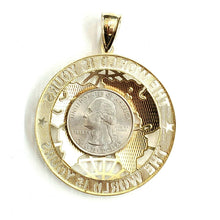 Load image into Gallery viewer, 10k yellow gold round globe planet earth world map pendant fine gift 1.94" 10.4g
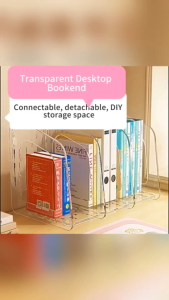 Isidoro.os Transparent Desktop Storage Rack File Organizing Divided Display Bookshelf Space Saving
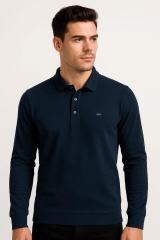 Yarım Düğmeli Uzun Kollu Pamuk Karışımlı Polo Yakalı Selanik Kumaş Erkek  Kazak 625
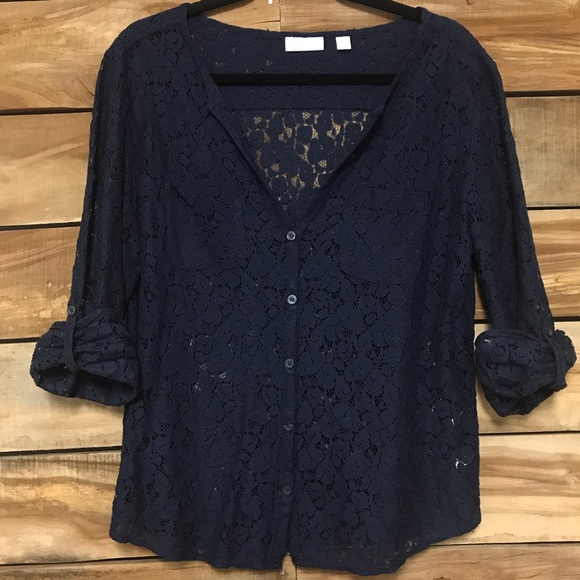 New York & Company Tops - blue lace flower floral button up top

***

◆ **Your instructions**
Return every line above verbatim, pictures excluded.

◆ **Output below**
 Load image into Gallery viewer, 10k yellow gold round globe planet earth world map pendant fine gift 1.94" 10.4g
 Isidoro.os Transparent Desktop Storage Rack File Organizing Divided Display Bookshelf Space Saving
 Yarım Düğmeli Uzun Kollu Pamuk Karışımlı Polo Yakalı Selanik Kumaş Erkek  Kazak 625
 New York & Company Tops - blue lace flower floral button up top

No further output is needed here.